Getting to the bottom of a leaky toilet can be perplexing. To find out where your leak is coming from, some detective work is probably in order.

To find out if a leak is being caused by the flapper, put a few drops to one teaspoon of food coloring or a dye tablet in your toilet tank. Wait about 15 minutes and if you end up with color in the toilet bowl, you probably have a leaky flapper that needs to be replaced.

Toilet Diagram

How to replace a toilet flapper

Follow these fast and easy steps for replacing your flapper:

1. Close the water supply to your toilet. This is typically located behind the bowl, below the tank. If there’s no valve or the valve is stuck, turn off the water to the house.

2. Flush the water in the tank and note the length of the chain from the flush handle to the flapper. This will save time when installing the new flapper.

3. If the flapper is connected by a circular ring around the tube, remove the refill tube from the overflow tube. (If not, go directly to No. 4)
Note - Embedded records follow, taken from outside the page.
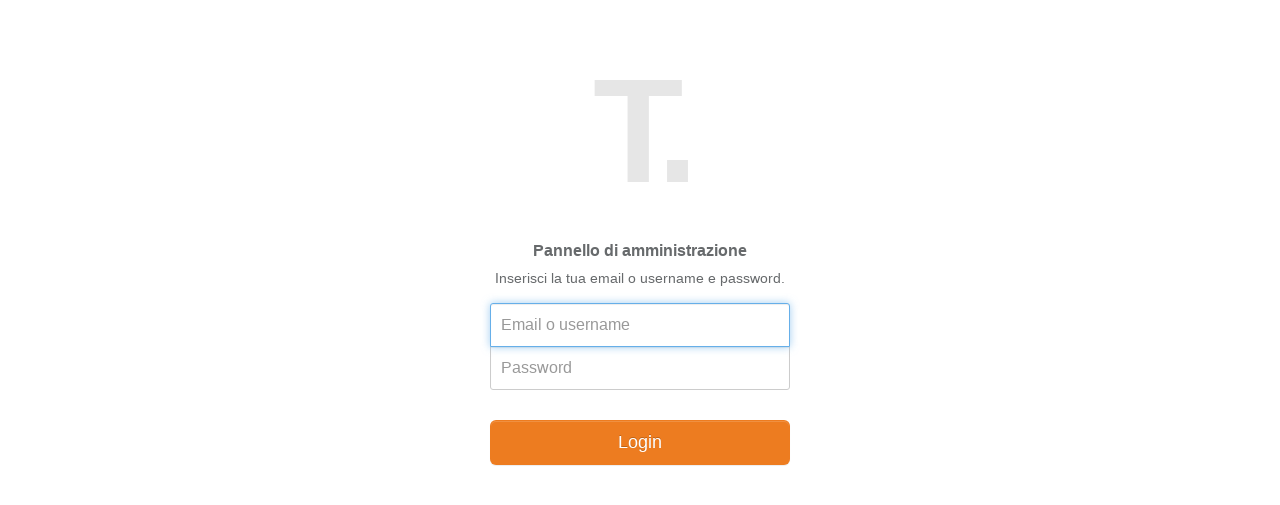

--- FILE ---
content_type: text/html; charset=UTF-8
request_url: http://app.trottoweb.com/admin
body_size: 1515
content:
<!DOCTYPE html>
<html lang="">
<head>

<meta charset="UTF-8">
<meta http-equiv="X-UA-Compatible" content="IE=edge,chrome=1">
<meta name="robots" content="noindex, nofollow">

<!-- JQUERY -->

<script src="https://ajax.googleapis.com/ajax/libs/jquery/1.12.4/jquery.min.js"></script> <!-- collegamento jQuery CDN -->

<!-- CDN PER BOOTESTRAP -->

<!-- Latest compiled and minified CSS -->
<link rel="stylesheet" href="https://maxcdn.bootstrapcdn.com/bootstrap/3.3.6/css/bootstrap.min.css" integrity="sha384-1q8mTJOASx8j1Au+a5WDVnPi2lkFfwwEAa8hDDdjZlpLegxhjVME1fgjWPGmkzs7" crossorigin="anonymous">
<!-- Optional theme -->
<link rel="stylesheet" href="https://maxcdn.bootstrapcdn.com/bootstrap/3.3.6/css/bootstrap-theme.min.css" integrity="sha384-fLW2N01lMqjakBkx3l/M9EahuwpSfeNvV63J5ezn3uZzapT0u7EYsXMjQV+0En5r" crossorigin="anonymous">
<!-- Latest compiled and minified JavaScript -->
<script src="https://maxcdn.bootstrapcdn.com/bootstrap/3.3.6/js/bootstrap.min.js" integrity="sha384-0mSbJDEHialfmuBBQP6A4Qrprq5OVfW37PRR3j5ELqxss1yVqOtnepnHVP9aJ7xS" crossorigin="anonymous"></script>

<!-- CSS PERSONALIZZATO E GOOGLE FONT -->

<link rel="stylesheet" type="text/css" href="http://app.trottoweb.com/css/admin.css"> <!-- CSS personalizzato -->
<link href='https://fonts.googleapis.com/css?family=Lato:400,300,700,900' rel='stylesheet' type='text/css'> <!-- Google Font Lato -->
<link href='https://fonts.googleapis.com/css?family=Work+Sans:800,700,400,900' rel='stylesheet' type='text/css'> <!-- Google Font Work Sans -->

<!-- COLLEGAMENTO A FANCYBOX -->

<!-- Add mousewheel plugin (this is optional) -->
<script type="text/javascript" src="http://app.trottoweb.com/js/fancybox/js/jquery.mousewheel-3.0.6.pack.js"></script>
<!-- Add fancyBox -->
<link rel="stylesheet" href="http://app.trottoweb.com/js/fancybox/css/jquery.fancybox.css?v=2.1.5" type="text/css" media="screen" />
<script type="text/javascript" src="http://app.trottoweb.com/js/fancybox/js/jquery.fancybox.pack.js?v=2.1.5"></script>
<!-- Optionally add helpers - button, thumbnail and/or media -->
<link rel="stylesheet" href="http://app.trottoweb.com/js/fancybox/css/jquery.fancybox-buttons.css?v=1.0.5" type="text/css" media="screen" />
<script type="text/javascript" src="http://app.trottoweb.com/js/fancybox/js/jquery.fancybox-buttons.js?v=1.0.5"></script>
<script type="text/javascript" src="http://app.trottoweb.com/js/fancybox/js/jquery.fancybox-media.js?v=1.0.6"></script>
<link rel="stylesheet" href="http://app.trottoweb.com/js/fancybox/css/jquery.fancybox-thumbs.css?v=1.0.7" type="text/css" media="screen" />
<script type="text/javascript" src="http://app.trottoweb.com/js/fancybox/js/jquery.fancybox-thumbs.js?v=1.0.7"></script>

<script src="//cdn.ckeditor.com/4.6.2/full/ckeditor.js"></script>

<title>Trottoweb - BACKEND</title>
</head>

<body>

    
<div class="content">
<!-- inizio contenuto pagina -->
  
  <div class="middle-box loginscreen animated fadeInDown">
    <div>
      <h1 class="logo-name text-center">T.</h1>
      <h3 class="text-center">Pannello di amministrazione</h3>
      <p class="mt10 text-center">Inserisci la tua email o username e password.</p>
      <form class="form-signin mt15" method="post" action="http://app.trottoweb.com/admin/">
                <input type="text" name="email" class="form-control" placeholder="Email o username" value="" required autofocus>
        <input type="password" name="password" class="form-control" placeholder="Password" required>
        <button class="btn btn-lg btn-primary btn-block mt30" type="submit">Login</button>
      </form>
    </div>
  </div>

<!-- end contenuto pagina -->
</div>

<script src="http://app.trottoweb.com/js/mobile-menu.js"></script> <!-- JS per far funzionare menu mobile -->
<script src="http://app.trottoweb.com/js/fancybox-init.js"></script> <!-- JS per inizializzare fancybox -->
<script src="http://app.trottoweb.com/js/slick/slick/slick.min.js"></script> <!-- JS SlickSlider -->
<script src="http://app.trottoweb.com/js/slick-init.min.js"></script> <!-- JS per inizializzare SlickSlider -->
<script type="text/javascript" src="http://app.trottoweb.com/js/admin.js?"></script>
<script type="text/javascript" src="http://app.trottoweb.com/js/libs/ckeditor/ckeditor.js"></script>
<script type="text/javascript" src="http://app.trottoweb.com/js/libs/ckeditor/adapters/jquery.js"></script>





</body>
</html>


--- FILE ---
content_type: text/javascript
request_url: http://app.trottoweb.com/js/fancybox-init.js
body_size: 62
content:
$(document).ready(function() {
	$(".fancybox").fancybox();
});

--- FILE ---
content_type: text/javascript
request_url: http://app.trottoweb.com/js/slick-init.min.js
body_size: 147
content:
$(document).ready(function(){
	// multiplo
	$('.multiple-items').slick({
	  infinite: true,
	  slidesToShow: 3,
	  slidesToScroll: 3
	});
	// singolo
	$('.single-item').slick();
});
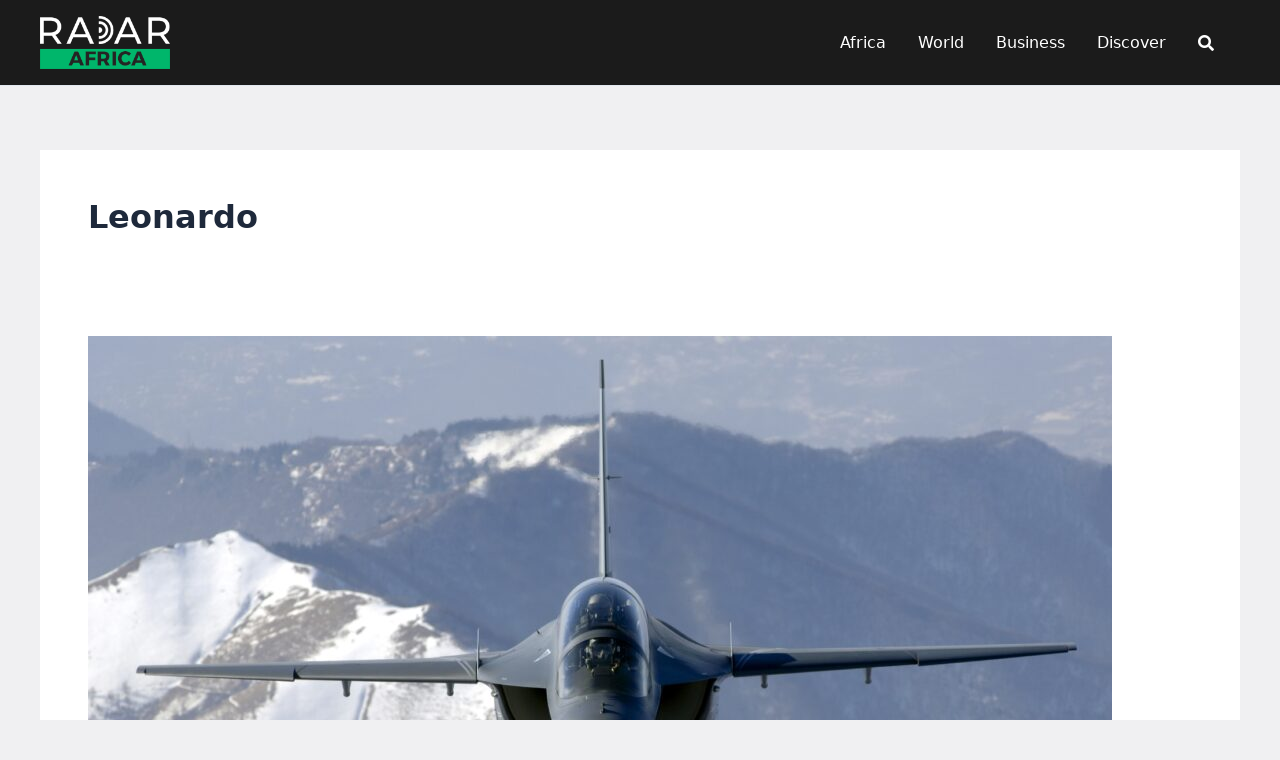

--- FILE ---
content_type: text/css
request_url: https://radarafrica.com/wp-content/themes/astra-child/style.css?ver=1.0.0
body_size: 678
content:
/*
Theme Name: Astra Child
Theme URI: https://radarafrica.com/
Description: Child theme for Astra
Author: radar Developer
Author URI: https://radarafrica.com/
Template: astra
Version: 1.0.0
*/

/* Optional: Add custom styles or overrides below this line */
html{
	background-color:#f0f0f2!important;
}
#content{
	background-color:#f0f0f2!important;
}
.font-1rem{
	font-size:1rem!important;
}
.bg-green{
	background-color:#2aae66!important;
	color:white!important;
}
.bg-green-link{
	color:#2aae66!important;
	background-color:white!important;
}
.bg-green-link.active{
	background-color:#2aae66!important;
	color:white!important;
}
.color-green{
	color:#2aae66!important;
}

a{
	text-decoration:none!important;
}
.badge{
	border-radius:0!important;
	font-size:1rem!important;
}
.font-16{
	font-size:16px!important;
}
h3{
	line-height:0.7!important;
}
h3.font-1rem{
	line-height:1.1!important;
}
.card-text p{
	display: -webkit-box;
  -webkit-box-orient: vertical;
  -webkit-line-clamp: 3;
  overflow: hidden;
  text-overflow: ellipsis;
}
#secondary .sidebar-main{
	position:sticky;
	top:50px;
}
#pills-tabContent{
	padding-top: 0.6rem;
}
.entry-meta, .entry-meta *{
	text-align:right;
	color:#4e4e4e78!important;
}
/*Img*/
figcaption{
	    font-size: 0.8rem;
    color: gray;
}
.card-img-top{
	height: 180px;
    object-position: center;
    object-fit: cover;
}
.card-img-top.three{
	    height: 230px;
    object-fit: cover;
    object-position: center;
}
h3.long-title {
   display: -webkit-box!important;
    -webkit-line-clamp: 2!important;
    -webkit-box-orient: vertical!important;
    overflow: hidden!important;
    margin-bottom: 0;
    padding-bottom: 1rem;
    line-height: 1.1!important;
    font-size: 1rem;
}
.ultp-block-image.ultp-block-image-opacity img {
    opacity: 1;
    height: 180px!important;
    width: 100%!important;
}
.line-height-1{
	line-height:1.1;
}
.page-numbers{
	padding:10px;
}
.page-numbers.current{
	color:white;
	background:#2aae66;
}
.entry-content figure.wp-block-image img{
	aspect-ratio: 4/3!important;
    object-fit: cover!important;
    max-height: 510px!important;
}
.wp-block-cover { position: relative; }



@media (max-width: 768px){
	.wp-block-ultimate-post-post-grid-1 .ultp-block-row.ultp-block-items-wrap, .wp-block-ultimate-post-post-grid-3 .ultp-block-row.ultp-block-items-wrap {
    grid-template-columns: repeat(1,1fr)!important;
}
	.card-img-top.three,
	.card-img-top{
	    height: 200px;
    object-position: center;
    object-fit: cover;
		max-height:unset;
}
	.header-font{
	    font-size: 1rem;
    line-height: 0.4!important;
}
	.line-height-1{
	line-height:0.3;
}
	
}
 

--- FILE ---
content_type: text/javascript
request_url: https://radarafrica.com/wp-content/themes/astra-child/childMain.js?ver=1700204390
body_size: 64
content:
jQuery(document).ready(function() {
    // Create the new Twitter link and append it to the social media container
    var newTwitterLink = '<a href="http://twitter.com/radarafricacom" target="_blank"><img class="mx-1" alt="twitter-x" src="https://radarafrica.com/wp-content/uploads/2023/10/Radar-Footer.png" width="30" height="30"><br></a>';
	 var newTwitterLinkHeader = '<a href="http://twitter.com/radarafricacom" target="_blank"><img  class="mx-2" alt="twitter-x" src="https://radarafrica.com/wp-content/uploads/2023/10/radar-menu.png" width="18" height="18"><br></a>';
    jQuery('.header-social-inner-wrap').append(newTwitterLinkHeader);
    jQuery('.footer-social-inner-wrap').append(newTwitterLink);
  });

--- FILE ---
content_type: text/javascript
request_url: https://radarafrica.com/wp-content/themes/astra-child/search.js?ver=1.0.0
body_size: 44
content:
document.addEventListener('DOMContentLoaded', function() {
  var primarySearchIcon = document.querySelector('#ast-hf-menu-1 .search-icon');
  var SearchPopup = document.querySelector('.search-popup');
  var SearchInput = document.querySelector('.search-field');
  var CloseButton = document.querySelector('.close-button');
 var mobileSearchIcon = document.querySelector('#ast-hf-mobile-menu .search-icon');
  if (primarySearchIcon) {
    primarySearchIcon.addEventListener('click', function(event) {
      event.preventDefault();
      SearchPopup.classList.toggle('active');
      SearchInput.focus();
    });

    CloseButton.addEventListener('click', function() {
      SearchPopup.classList.remove('active');
    });
  }
	if (mobileSearchIcon ) {
    mobileSearchIcon.addEventListener('click', function(event) {
      event.preventDefault();
      SearchPopup.classList.toggle('active');
     SearchInput.focus();
    });

    CloseButton.addEventListener('click', function() {
      SearchPopup.classList.remove('active');
    });
  }
});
4. Remove the chain from the flush lever and then remove the old flapper by sliding it up and off of the overflow tube. Or unhook the flapper ears from the overflow tube. For new plastic flush valves, you may have to bend the flapper ears out and off the pins on the flush valve.

5. Write down the toilet manufacturer and the model number if you know it. The manufacturer’s name is often stamped on the outside of the bowl near the seat hinges and the model number is normally on the inside at the back of the tank.

6. Take the old flapper and the information you’ve noted to a plumbing supply store or home improvement store that carries replacement flappers. If you have a 1.6 gpf toilet, the store should have information on the correct replacement flapper and settings for adjustable flappers. Be prepared to pay $2 – $10 for the right flapper. And don’t forget to get a beaded metal flapper chain replacement.

7. Install the new flapper by sliding it down and over the overflow tube until the ring touches the bottom of the tank, with the flapper bulb centered on the valve opening. For plastic valves, cut the ring off the flapper along the lines marked “cut” and slip the ears of the flapper over the pins on the flush valves.